99.1    Press Release, dated July 29, 2021
104    The cover page from this Current Report on Form 8-K, formatted in Inline XBRL

 

1


SIGNATURE

Pursuant to the requirements of the Securities Exchange Act of 1934, the Company has duly caused this Current Report on Form 8-K to be signed on its behalf by the undersigned hereunto duly authorized.

 

    CAPITAL ONE FINANCIAL CORPORATION
Date: July 29, 2021     By:  

/s/ Matthew W. Cooper

    Name:   Matthew W. Cooper
    Title:   General Counsel
EX-99.1

Exhibit 99.1

 

LOGO

Capital One Announces Full Redemption of Its Series E Preferred Stock

Full Redemption of Its Fixed-to-Floating Rate Non-Cumulative Perpetual Preferred Stock, Series E

MCLEAN, Va., July 29, 2021 — Capital One Financial Corporation (NYSE: COF) today announced that it will redeem all outstanding shares of its Fixed-to-Floating Rate Non-Cumulative Perpetual Preferred Stock, Series E, $0.01 par value per share (“Series E Preferred Stock”).

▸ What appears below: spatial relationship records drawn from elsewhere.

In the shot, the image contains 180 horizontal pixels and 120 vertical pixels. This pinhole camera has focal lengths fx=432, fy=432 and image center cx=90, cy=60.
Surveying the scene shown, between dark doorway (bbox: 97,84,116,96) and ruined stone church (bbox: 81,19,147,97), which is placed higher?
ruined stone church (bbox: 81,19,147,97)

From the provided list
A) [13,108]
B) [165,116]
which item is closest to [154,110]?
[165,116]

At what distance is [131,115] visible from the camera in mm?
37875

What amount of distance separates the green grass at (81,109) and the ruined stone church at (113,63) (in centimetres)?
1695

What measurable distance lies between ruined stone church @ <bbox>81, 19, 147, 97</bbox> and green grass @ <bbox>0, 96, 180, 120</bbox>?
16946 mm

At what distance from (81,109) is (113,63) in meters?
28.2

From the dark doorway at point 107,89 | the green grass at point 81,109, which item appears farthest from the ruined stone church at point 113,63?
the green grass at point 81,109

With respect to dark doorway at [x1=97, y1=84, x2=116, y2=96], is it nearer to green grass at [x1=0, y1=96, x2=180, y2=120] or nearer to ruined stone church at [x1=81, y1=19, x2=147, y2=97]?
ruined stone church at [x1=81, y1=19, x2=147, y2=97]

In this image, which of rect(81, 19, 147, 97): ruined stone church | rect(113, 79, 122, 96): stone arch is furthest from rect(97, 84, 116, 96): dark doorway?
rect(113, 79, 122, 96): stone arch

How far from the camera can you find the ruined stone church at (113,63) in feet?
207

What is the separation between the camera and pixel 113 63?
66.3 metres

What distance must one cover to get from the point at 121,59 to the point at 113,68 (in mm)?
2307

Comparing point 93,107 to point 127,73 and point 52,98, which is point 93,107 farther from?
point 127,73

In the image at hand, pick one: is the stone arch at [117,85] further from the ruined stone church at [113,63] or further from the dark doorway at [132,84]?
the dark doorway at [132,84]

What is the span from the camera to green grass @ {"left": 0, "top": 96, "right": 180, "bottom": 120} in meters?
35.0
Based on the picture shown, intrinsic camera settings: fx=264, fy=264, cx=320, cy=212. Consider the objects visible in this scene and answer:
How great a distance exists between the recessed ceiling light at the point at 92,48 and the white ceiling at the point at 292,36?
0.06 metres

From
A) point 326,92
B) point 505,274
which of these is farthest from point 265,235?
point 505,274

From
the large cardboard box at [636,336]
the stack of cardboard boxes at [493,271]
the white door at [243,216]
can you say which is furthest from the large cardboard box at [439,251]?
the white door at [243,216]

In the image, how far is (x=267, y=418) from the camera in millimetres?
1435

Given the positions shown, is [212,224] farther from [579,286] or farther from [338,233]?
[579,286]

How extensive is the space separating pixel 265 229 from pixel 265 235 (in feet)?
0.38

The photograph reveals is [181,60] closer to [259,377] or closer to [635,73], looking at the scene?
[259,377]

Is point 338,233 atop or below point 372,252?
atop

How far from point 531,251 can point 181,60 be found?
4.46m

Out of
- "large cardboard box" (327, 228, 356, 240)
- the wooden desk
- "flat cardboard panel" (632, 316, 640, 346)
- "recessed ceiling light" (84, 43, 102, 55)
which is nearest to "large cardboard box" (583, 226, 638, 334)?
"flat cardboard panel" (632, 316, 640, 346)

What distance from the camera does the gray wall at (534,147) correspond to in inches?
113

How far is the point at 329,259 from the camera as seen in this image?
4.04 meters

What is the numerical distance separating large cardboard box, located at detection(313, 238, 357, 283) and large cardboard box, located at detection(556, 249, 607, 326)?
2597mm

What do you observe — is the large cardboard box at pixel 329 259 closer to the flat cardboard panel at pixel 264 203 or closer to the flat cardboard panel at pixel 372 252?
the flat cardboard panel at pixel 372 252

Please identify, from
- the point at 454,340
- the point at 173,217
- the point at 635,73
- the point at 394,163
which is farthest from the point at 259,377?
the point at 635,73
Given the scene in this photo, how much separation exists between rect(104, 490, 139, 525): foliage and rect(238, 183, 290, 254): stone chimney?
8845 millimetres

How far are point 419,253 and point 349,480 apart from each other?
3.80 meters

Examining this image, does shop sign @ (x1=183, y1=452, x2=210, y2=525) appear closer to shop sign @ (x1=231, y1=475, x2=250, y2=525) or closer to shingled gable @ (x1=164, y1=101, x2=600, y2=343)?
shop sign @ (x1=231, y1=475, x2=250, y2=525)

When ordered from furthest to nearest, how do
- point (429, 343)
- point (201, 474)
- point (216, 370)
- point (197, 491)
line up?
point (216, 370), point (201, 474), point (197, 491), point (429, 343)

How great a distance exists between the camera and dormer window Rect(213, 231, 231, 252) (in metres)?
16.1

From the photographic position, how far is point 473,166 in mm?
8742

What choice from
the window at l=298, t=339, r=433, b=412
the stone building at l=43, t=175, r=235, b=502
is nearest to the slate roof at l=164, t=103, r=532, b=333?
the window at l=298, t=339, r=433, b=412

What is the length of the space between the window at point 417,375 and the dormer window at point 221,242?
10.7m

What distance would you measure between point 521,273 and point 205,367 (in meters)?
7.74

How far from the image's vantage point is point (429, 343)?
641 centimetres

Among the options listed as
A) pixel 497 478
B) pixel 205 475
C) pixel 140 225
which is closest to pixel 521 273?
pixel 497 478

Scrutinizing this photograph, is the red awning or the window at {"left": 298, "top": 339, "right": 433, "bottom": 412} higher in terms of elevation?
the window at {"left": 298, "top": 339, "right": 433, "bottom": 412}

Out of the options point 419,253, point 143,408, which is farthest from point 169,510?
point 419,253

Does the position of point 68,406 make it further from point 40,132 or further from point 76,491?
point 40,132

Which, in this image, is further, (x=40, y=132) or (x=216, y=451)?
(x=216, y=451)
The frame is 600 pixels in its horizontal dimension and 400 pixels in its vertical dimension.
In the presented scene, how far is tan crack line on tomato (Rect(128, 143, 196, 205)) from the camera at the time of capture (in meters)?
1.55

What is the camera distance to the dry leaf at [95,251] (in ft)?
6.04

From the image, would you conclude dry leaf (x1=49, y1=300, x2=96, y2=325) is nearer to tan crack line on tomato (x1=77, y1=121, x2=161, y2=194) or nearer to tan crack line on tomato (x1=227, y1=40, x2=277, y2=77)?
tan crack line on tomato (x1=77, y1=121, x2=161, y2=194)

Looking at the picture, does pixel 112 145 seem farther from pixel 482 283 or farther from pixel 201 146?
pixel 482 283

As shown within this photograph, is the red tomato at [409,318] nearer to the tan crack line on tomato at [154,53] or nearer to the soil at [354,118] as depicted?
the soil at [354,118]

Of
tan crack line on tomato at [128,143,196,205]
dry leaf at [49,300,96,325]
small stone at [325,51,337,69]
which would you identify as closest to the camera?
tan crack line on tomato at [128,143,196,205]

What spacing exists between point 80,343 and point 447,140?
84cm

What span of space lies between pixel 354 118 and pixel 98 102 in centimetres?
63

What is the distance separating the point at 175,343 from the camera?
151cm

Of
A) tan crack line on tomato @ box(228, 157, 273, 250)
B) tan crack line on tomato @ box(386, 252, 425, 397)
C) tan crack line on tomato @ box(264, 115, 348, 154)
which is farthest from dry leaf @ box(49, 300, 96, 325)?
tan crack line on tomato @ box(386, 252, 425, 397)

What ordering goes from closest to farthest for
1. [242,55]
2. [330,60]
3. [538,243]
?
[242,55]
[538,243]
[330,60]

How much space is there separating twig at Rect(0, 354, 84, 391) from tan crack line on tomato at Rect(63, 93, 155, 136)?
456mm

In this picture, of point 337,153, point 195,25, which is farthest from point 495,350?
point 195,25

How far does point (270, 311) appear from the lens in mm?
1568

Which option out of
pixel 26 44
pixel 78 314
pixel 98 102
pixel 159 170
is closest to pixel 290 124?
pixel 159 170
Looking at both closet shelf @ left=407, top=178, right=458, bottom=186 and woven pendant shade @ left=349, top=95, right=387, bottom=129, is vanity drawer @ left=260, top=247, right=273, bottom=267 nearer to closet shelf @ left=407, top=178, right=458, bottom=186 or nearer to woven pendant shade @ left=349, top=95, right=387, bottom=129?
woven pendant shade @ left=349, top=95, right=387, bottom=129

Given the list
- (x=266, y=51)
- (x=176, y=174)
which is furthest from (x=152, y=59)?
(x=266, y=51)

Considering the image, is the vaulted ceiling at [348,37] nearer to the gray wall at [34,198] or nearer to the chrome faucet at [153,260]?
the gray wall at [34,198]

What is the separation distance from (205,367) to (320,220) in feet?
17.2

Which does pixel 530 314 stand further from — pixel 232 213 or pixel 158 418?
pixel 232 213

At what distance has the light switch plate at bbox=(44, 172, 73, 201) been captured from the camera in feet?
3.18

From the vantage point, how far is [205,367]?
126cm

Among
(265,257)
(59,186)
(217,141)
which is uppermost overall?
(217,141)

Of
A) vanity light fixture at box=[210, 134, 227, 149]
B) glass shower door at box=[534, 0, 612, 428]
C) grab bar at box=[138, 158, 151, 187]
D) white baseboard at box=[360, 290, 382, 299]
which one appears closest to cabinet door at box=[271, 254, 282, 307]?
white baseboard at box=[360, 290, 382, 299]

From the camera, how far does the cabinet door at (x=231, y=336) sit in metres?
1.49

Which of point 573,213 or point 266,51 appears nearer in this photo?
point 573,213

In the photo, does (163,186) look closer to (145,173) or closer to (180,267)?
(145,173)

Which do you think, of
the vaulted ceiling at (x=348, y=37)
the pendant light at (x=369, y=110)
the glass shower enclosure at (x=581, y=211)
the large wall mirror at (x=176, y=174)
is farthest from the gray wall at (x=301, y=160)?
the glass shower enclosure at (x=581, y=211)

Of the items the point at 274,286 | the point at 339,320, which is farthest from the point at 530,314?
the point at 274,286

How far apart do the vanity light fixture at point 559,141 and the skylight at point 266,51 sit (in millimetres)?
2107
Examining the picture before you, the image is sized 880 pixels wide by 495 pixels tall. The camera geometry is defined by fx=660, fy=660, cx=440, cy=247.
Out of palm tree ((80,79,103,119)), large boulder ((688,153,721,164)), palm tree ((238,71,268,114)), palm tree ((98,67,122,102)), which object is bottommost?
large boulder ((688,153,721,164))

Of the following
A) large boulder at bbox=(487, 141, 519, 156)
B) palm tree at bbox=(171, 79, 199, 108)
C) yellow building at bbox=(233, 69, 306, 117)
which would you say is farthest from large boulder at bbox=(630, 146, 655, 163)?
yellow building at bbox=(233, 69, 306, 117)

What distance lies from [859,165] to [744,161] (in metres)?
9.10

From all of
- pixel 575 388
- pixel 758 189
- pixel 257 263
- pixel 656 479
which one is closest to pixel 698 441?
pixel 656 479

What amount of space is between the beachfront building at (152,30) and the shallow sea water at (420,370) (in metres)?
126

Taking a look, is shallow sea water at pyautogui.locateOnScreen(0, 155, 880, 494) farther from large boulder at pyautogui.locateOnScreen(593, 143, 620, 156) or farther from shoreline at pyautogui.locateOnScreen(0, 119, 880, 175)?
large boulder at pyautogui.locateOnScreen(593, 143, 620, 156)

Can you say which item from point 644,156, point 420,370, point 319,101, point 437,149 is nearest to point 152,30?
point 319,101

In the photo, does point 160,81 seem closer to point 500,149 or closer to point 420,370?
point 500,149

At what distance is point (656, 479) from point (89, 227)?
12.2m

All one million outstanding shares of the Series E Preferred Stock (CUSIP: 14040HBH7) will be redeemed at a price of $1,000 per share of preferred stock on the dividend payment date of September 1, 2021.

Regular dividends on the outstanding shares of the Series E Preferred Stock of $10.05516556 per share will be paid separately on September 1, 2021, to holders of record as of the close of business on August 16, 2021, in the customary manner. Accordingly, the redemption price for the Series E Preferred Stock will not include any accrued and unpaid dividends. On and after the redemption date, all dividends on the shares of Series E Preferred Stock will cease to accrue.

The Series E Preferred Stock is held through The Depository Trust Company (“DTC”) and will be redeemed in accordance with the procedures of DTC. Payment to DTC for the Series E Preferred Stock will be made by Computershare Trust Company, N.A., as redemption agent, in accordance with the Transfer Agency and Service Agreement and the Redemption Agent Agreement that govern the redemption of the Series E Preferred Stock. The address for the redemption agent is as follows:

Computershare Trust Company, N.A.

Attn: Corporate Actions

150 Royall St.

Canton, MA 02021

Forward-Looking Statements

Certain statements in this release may constitute forward-looking statements, which involve a number of risks and uncertainties. Capital One cautions readers that any forward-looking information is not a guarantee of future performance and that actual results could differ materially from those contained in the forward-looking information due to a number of factors, including those listed from time to time in reports that Capital One files with the Securities and Exchange Commission, including, but not limited to, the Annual Report on Form 10-K for the year ended December 31, 2020.


About Capital One

Capital One Financial Corporation (www.capitalone.com) is a financial holding company whose subsidiaries, which include Capital One, N.A., and Capital One Bank (USA), N.A., had $306.3 billion in deposits and $423.4 billion in total assets as of June 30, 2021. Headquartered in McLean, Virginia, Capital One offers a broad spectrum of financial products and services to consumers, small businesses and commercial clients through a variety of channels. Capital One, N.A. has branches located primarily in New York, Louisiana, Texas, Maryland, Virginia, New Jersey and the District of Columbia. A Fortune 500 company, Capital One trades on the New York Stock Exchange under the symbol “COF” and is included in the S&P 100 index.